◆ **Material for this exercise**:
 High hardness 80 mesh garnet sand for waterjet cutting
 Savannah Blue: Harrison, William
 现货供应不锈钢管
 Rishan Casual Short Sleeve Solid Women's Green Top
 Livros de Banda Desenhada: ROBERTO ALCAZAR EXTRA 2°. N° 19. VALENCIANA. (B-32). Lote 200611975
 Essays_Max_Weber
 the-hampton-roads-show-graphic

* * *

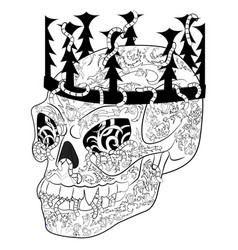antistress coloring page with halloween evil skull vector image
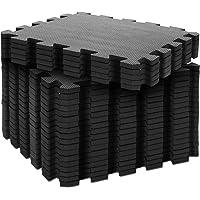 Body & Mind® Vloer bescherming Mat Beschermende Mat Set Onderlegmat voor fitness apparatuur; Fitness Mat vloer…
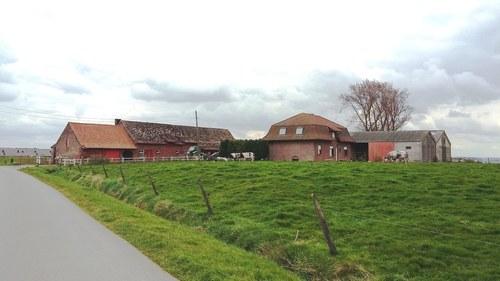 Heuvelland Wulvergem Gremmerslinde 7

◆ **Assignment**: Both the line containing "Essays_Max_Weber" and the line containing "the-hampton-roads-show-graphic" belong in the answer. Print them and every line above that falls between them exactly, and no others.

◆ **Your response**:
 Essays_Max_Weber
 the-hampton-roads-show-graphic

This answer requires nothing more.